Hacker News new | ask | show | jobs
by TeMPOraL 1956 days ago
Your example is pretty frontend-specific, but I wanted to highlight what I consider its core point, and which is something I only figured out a year ago (incidentally, when I built my own DI system for a game):

As per dependency injection, you inject stuff the other party needs. As per "dependency inversion principle", the thing you inject stuff into owns the interface for what it needs. That means a concrete object you want to inject in many places should be made to conform to interfaces defined by the "recipients" of the injection, which may - and likely will be - different from each other. And in particular, an interface may be as simple as a function.

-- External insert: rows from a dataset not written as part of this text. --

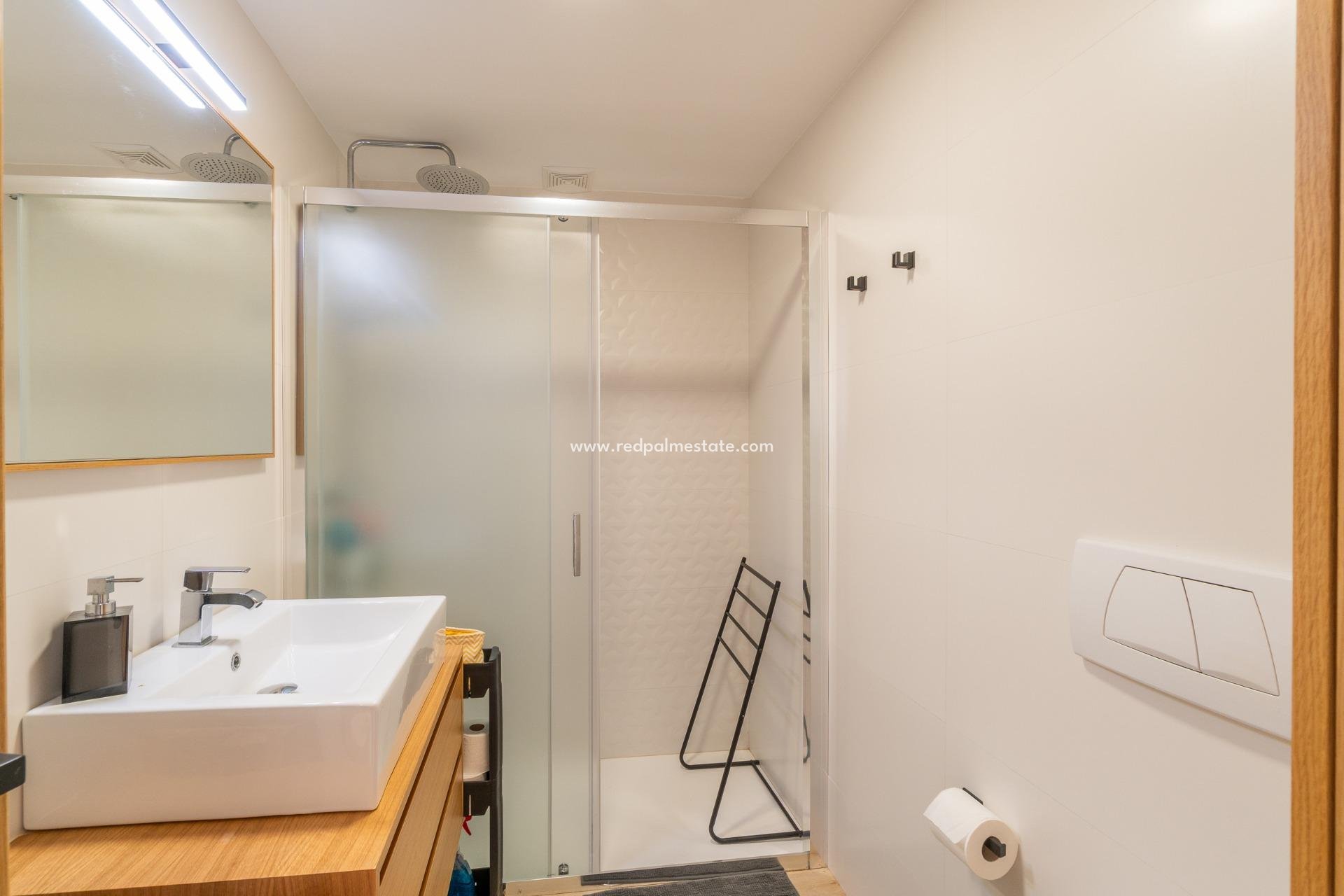 Resale - Apartment -
Guardamar del Segura - Puerto Deportivo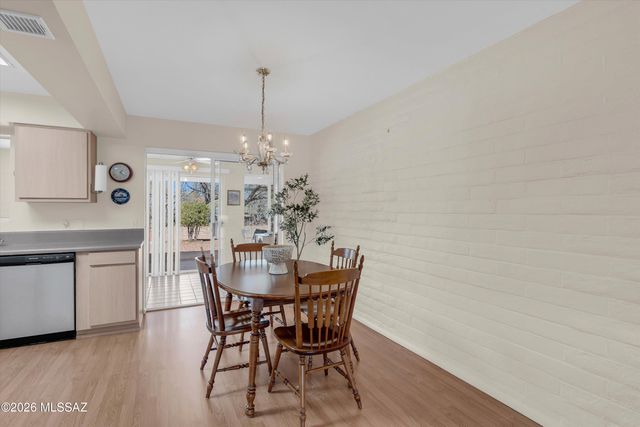 111 E La Espina, Green Valley, AZ 85614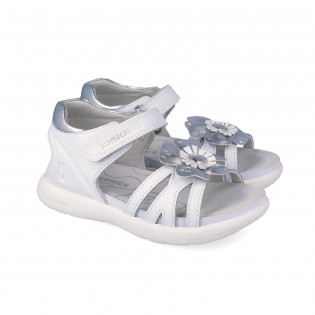 Sandalias flor blancas para...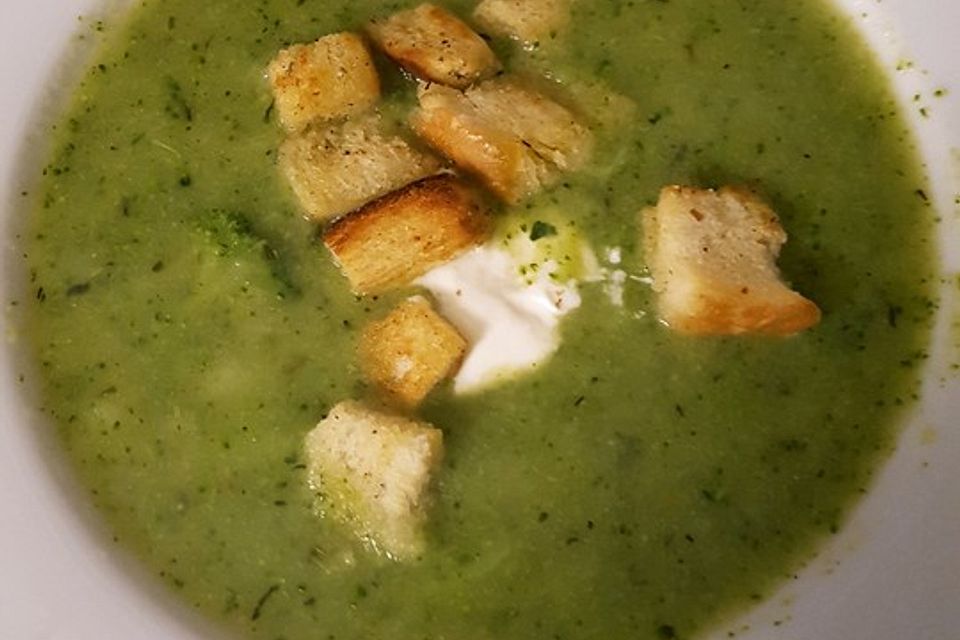 Brokkolisuppe mit Käse-Mandel-Toast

So, for instance, if a component needs a log sink to write to, and it only ever writes a single type of messages, you do not need to ship the whole logger object (and with it, the knowledge of what a logger is). All it needs is a function `(String) => void`, so all you need to inject is your logger's Info() method.

1 comments

Thank you for extracting the core point. That is on point!

Another core point is actually the architecture of things, which lives/dies first/last, who depends on who, and how to connect them that each party is "happy" with what's on their plate.

> incidentally, when I built my own DI system for a game

Indeed systems in game are fun to play with! I've had my share of designing a game engine once and I learnt a lot from it too. I'm intrigued, what game were you working on?

> Indeed systems in game are fun to play with! I've had my share of designing a game engine once and I learnt a lot from it too. I'm intrigued, what game were you working on?

It's an unpublished roguelike that I'm working on, slowly, on hobby time. ASCII graphics, focused on distance combat, and with a hybrid ECS/event-based architecture, where the entire game state is stored in an in-memory SQLite database. More of a research project into the benefits of such architectural decisions than an actual game.

The DI system kind of grew out of my design goal to make the game logic testable in headless mode, without rendering or input (I have only so much time to write and maintain it, and I sometimes code over SSH). I started architecting things with dependency inversion in mind, and then figured I could have the whole game's object graph instantiated in a single place. I decided to make it declarative and composable (pretty much concatenative) by writing code that automatically instantiates the objects in correct order, and then I realized I've reinvented a DI container.

That is cool! I've been wanting to make a roguelike myself, but haven't got the time due to amount of work.

I wonder though what's the upside of storing the game objects in SQLITE?